3

I'm using django-celery-beat in a django app (this stores the schedule in the database instead of a local file). I've configured my schedule via celery_beat that Celery is initialized with via app.config_from_object(...)

I recently renamed/removed a few tasks and restarted the app. The new tasks showed up, but the tasks removed from the celery_beat dictionary didn't get removed from the database.

Is this expected workflow -- requiring manual removal of tasks from the database? Is there a workaround to automatically reconcile the schedule at Django startup?
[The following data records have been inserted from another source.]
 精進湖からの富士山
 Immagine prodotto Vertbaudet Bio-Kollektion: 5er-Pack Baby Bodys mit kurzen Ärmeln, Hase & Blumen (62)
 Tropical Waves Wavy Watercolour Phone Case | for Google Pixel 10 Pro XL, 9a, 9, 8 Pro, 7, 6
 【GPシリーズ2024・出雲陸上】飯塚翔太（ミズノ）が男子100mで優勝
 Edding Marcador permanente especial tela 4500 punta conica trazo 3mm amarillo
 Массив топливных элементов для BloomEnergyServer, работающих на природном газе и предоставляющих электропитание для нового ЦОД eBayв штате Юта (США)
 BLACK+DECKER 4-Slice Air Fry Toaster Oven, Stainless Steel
I tried a PeriodicTask.objects.all().delete() in celery/__init__.py

def _clean_schedule():                                                         
    from django.db import transaction                                           
    from django_celery_beat.models import PeriodicTask                          
    from django_celery_beat.models import PeriodicTasks                         
    with transaction.atomic():                                                  
         PeriodicTask.objects.\                                                  
            exclude(task__startswith='celery.').\                               
            exclude(name__in=settings.CELERY_CONFIG.celery_beat.keys()).\      
            delete()                                                            
         PeriodicTasks.update_changed()                                          
_clean_schedule()           

but that is not allowed because Django isn't properly started up yet:

django.core.exceptions.AppRegistryNotReady: Apps aren't loaded yet.

You also can't use Django's AppConfig.ready() because making queries / db connections in ready() is not supported.

rrauenza
  • 6,285
  • 4
  • 32
  • 57

1 Answers1

6

Looking at how django-celery-beat actually works to install the schedules, I thought I maybe I could hook into that process.
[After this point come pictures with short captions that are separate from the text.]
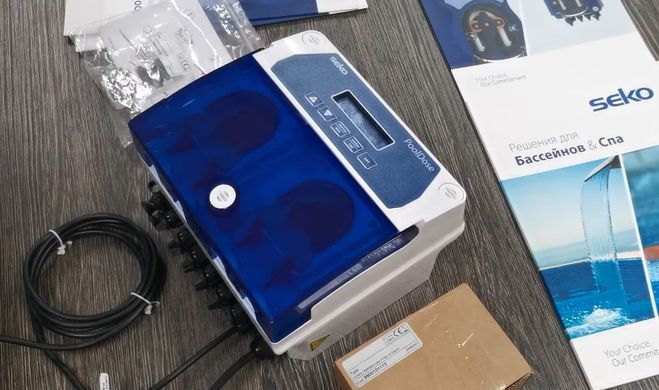 Seko PoolDose Double SPA pH / Rx (0,4 л/ч), Wi-Fi измерительно-дозирующая станция для бассейна и СПА PDPR1H04AW00 фото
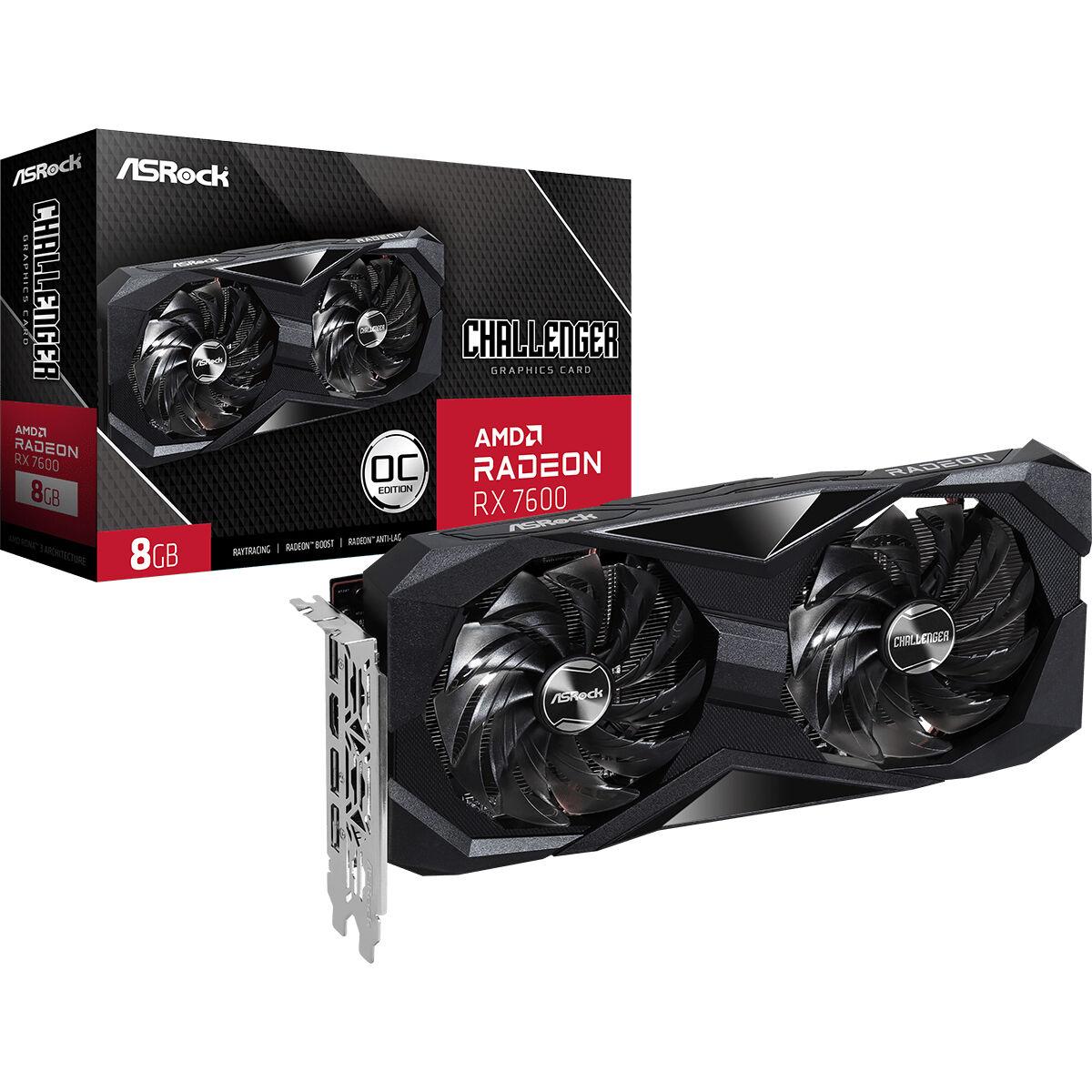 Grafikkort Asrock Radeon Rx 7600 Challenger Gb Gddr6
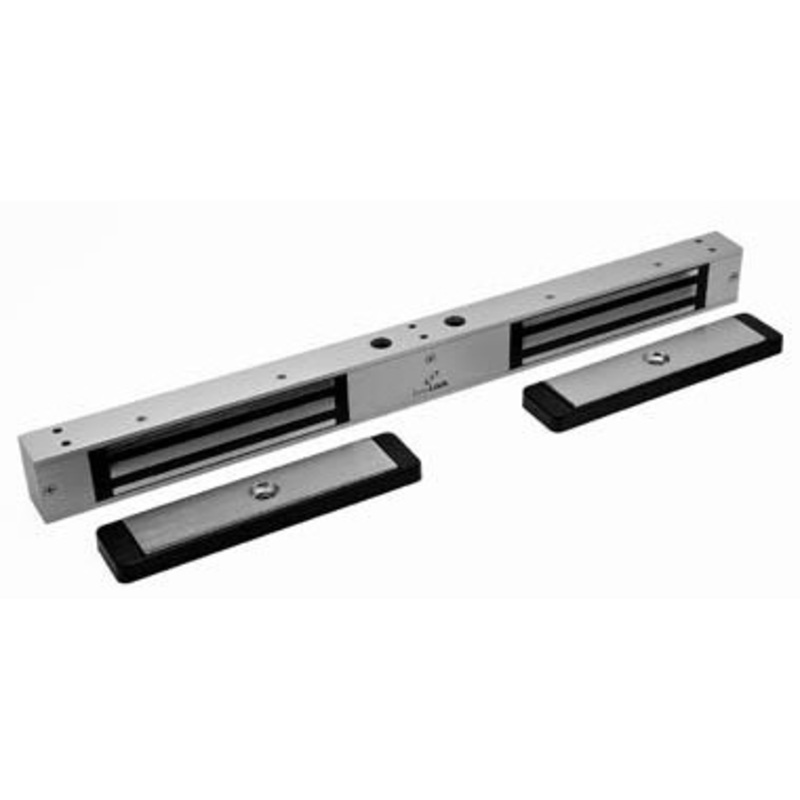 DynaLock 2522-DSM2-DYN2 Double Out swinging Door Electromagnetic Lock w/ Door Status Switch & Dynastat Force Sensor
It doesn't happen when Django starts -- it happens when beat starts. It calls setup_schedule() against the class passed on the beat command line.

Therefore, we can just override the scheduler with

--scheduler=myproject.lib.scheduler:DatabaseSchedulerWithCleanup

to do cleanup:

import logging

from django_celery_beat.models import PeriodicTask                               
from django_celery_beat.models import PeriodicTasks                              
from django_celery_beat.schedulers import DatabaseScheduler                     
from django.db import transaction                                                


class DatabaseSchedulerWithCleanup(DatabaseScheduler):                           

    def setup_schedule(self):                                                    
        schedule = self.app.conf.beat_schedule                                   
        with transaction.atomic():                                               
            num, info = PeriodicTask.objects.\                                   
                exclude(task__startswith='celery.').\                            
                exclude(name__in=schedule.keys()).\                              
                delete()                                                         
            logging.info("Removed %d obsolete periodic tasks.", num)            
            if num > 0:                                                          
                PeriodicTasks.update_changed()                                   
        super(DatabaseSchedulerWithCleanup, self).setup_schedule()    

Note, you only want this if you are exclusively managing tasks with beat_schedule. If you add tasks via Django admin or programatically, they will also be deleted.

rrauenza
  • 6,285
  • 4
  • 32
  • 57